TASK GOAL:
Pick up the blog post about over-thinking, not the material that follows it, and continue writing from its last sentence.

DOCUMENT TEXT:
========

Wednesday, May 18, 2016

Gut Check



I'm pretty good at thinking too hard about things. And when I say "pretty good," what I actually mean is an expert. Like, if somebody invented a video game with the object of over-analyzing, I would be the all time MVP. First I get vaguely curious about something, then outright intrigued, and then, if it remains mysterious, I'm hooked. I have to know. Why is it that way? What are the socio-economic influences? What's the history? Has it always been like this? Imagine you're cutting a pizza and everything is going fine until you realize that you haven't cut all the way through the bottom layer. Wouldn't that bug you? Wouldn't you try to do something about it?

Okay, I'm not really trying to get you to accept my over-analyzing (sympathize, maybe, but not condone). I am saying that pizza is delicious, and I'm pretty sure we can agree about that. When you're a serial over-thinker like I am, you realize that it's extremely possible to think yourself into a corner, so to speak. To go over the data so much that it becomes meaningless. The central lie that an over-thinker believes is this: more information will bring clarity. Clarity here meaning a definitive judgement or statement about the topic in question. Ultimately, however, information isn't the source of that closure. We experience closure when we make a decision.

Unfinished "To-Do" lists bother us because they're a graveyard of unmade decisions. We put off thinking about what we have to do because it means making a decision. And in our culture, making a decision is an ordeal. You have to do research. Gather data. Get a second opinion. And a third. And a fourth. You've got to put it through controlled testing. You've got to be sure--why? Because someone is going to ask you why you made that decision, and you can't just say "because it felt right." That phrase is reserved for the crazy ones. The dreamers. The people who fly out of JFK when they're 18 and hitchhike through Europe for 10 years. That's attractive, right? It seems like those people don't have to obey the rules that the rest of us do.

========

DATA BELOW:
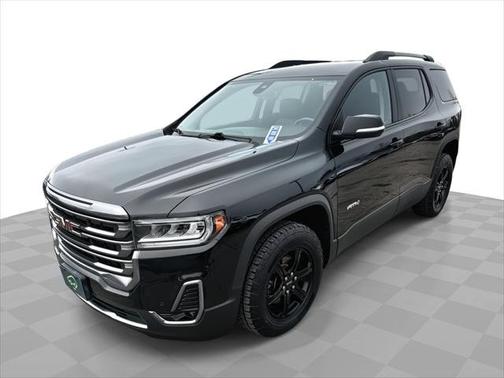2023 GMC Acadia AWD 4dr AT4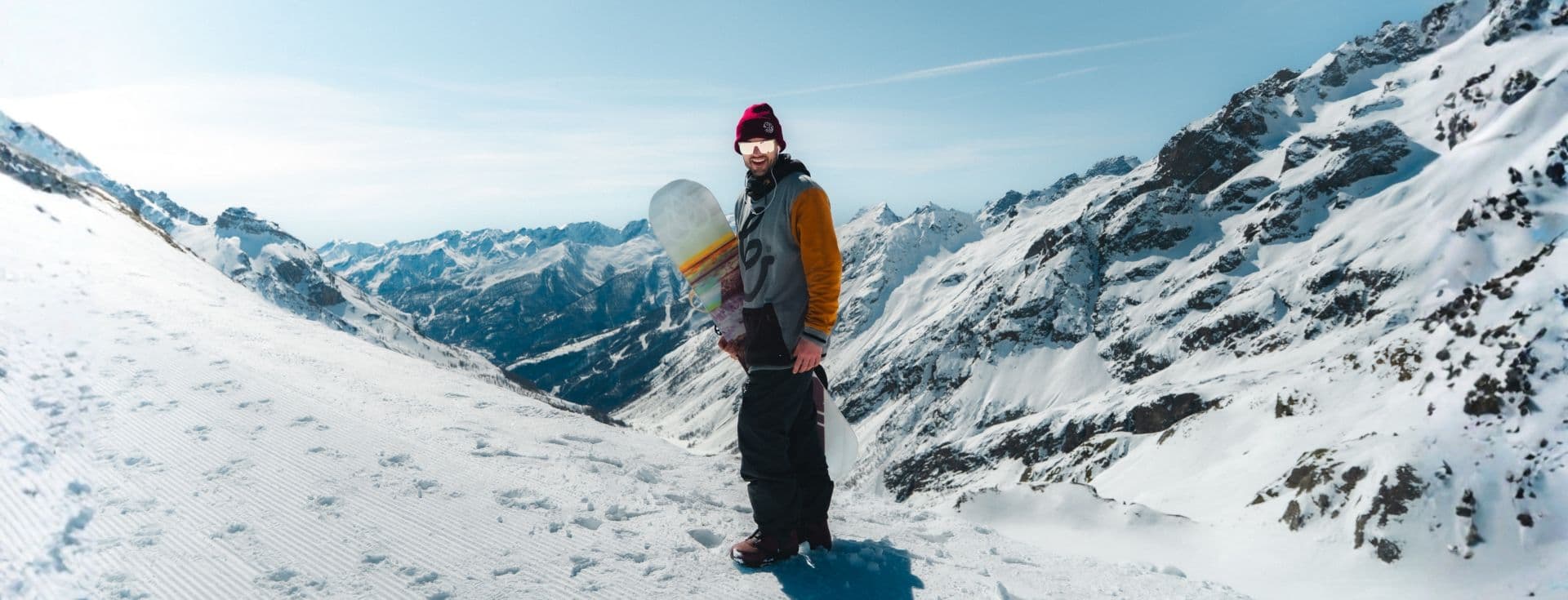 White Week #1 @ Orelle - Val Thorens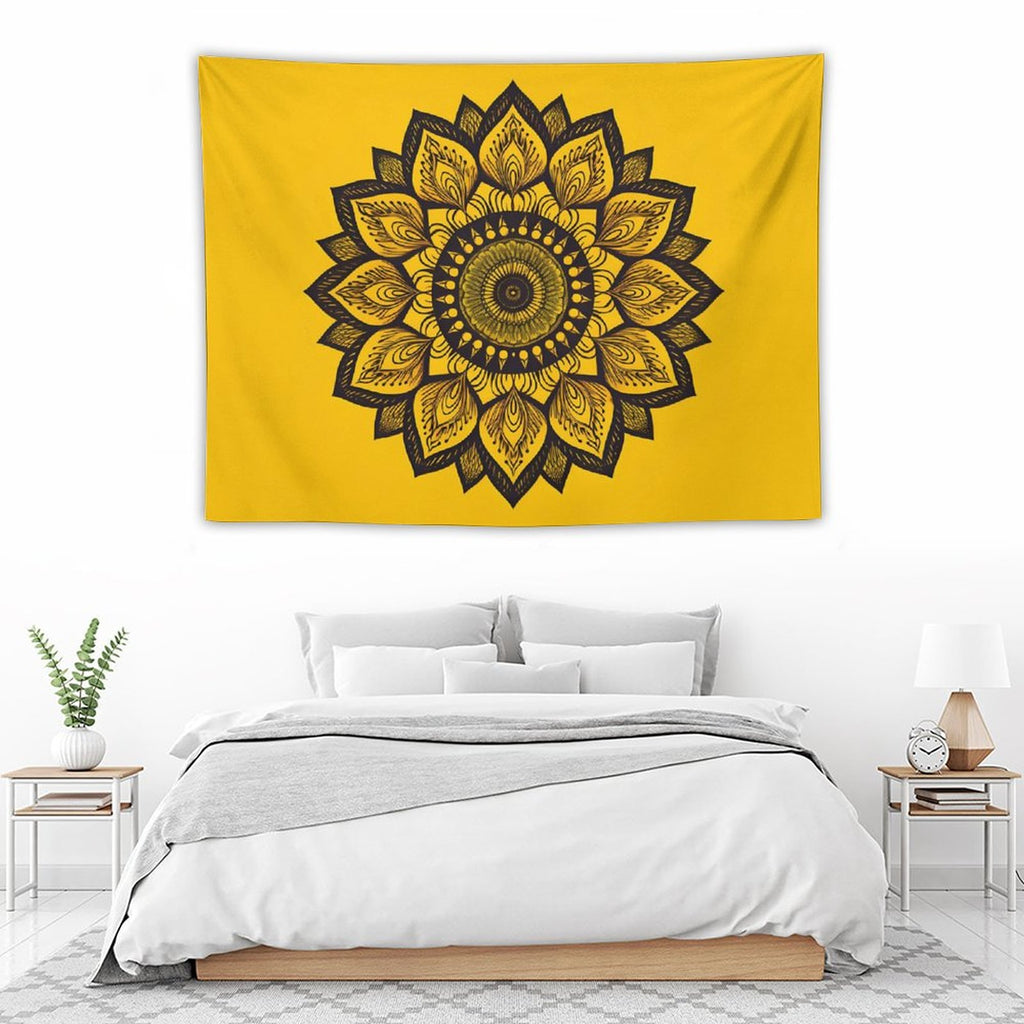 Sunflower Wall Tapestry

========

OUTPUT OF THE TASK:
To be fair, it would take more than just this one blog post to unpack these ideas (like how we feel about dreams, how to make better lists, and how we feel about our daily life--though I did previously write about that last one). So what's the point? That I (and Malcom Gladwell) think it can be powerful to do the opposite of this drawn out method. In other words, I think we should capitalize on our gut reactions.

How? Often when I'm mired in the swampy quagmire of overthinking I find myself circling around one thought: "this would be so much easier if I hadn't thought about it so much." But you can't take back thought, right? Well, no, but you can still get your gut check. One very simple way to do this is with a coin flip. For one side, "I will eat pizza for dinner," and on the other side, "I will not eat pizza for dinner." Then, after you flip the coin, you have your gut reaction, and here's the best part: if you're disappointed, then you know that you actually want to do the opposite thing.

This works crazy well. Of course, it also forces you to confront yourself. To like yourself. To trust yourself. To be okay with wanting things that don't follow the script that other people write for you. To be confident in the face of criticism and animosity. To let go. To try. And all of that is pretty tough. But, personally, I think it's worth the effort.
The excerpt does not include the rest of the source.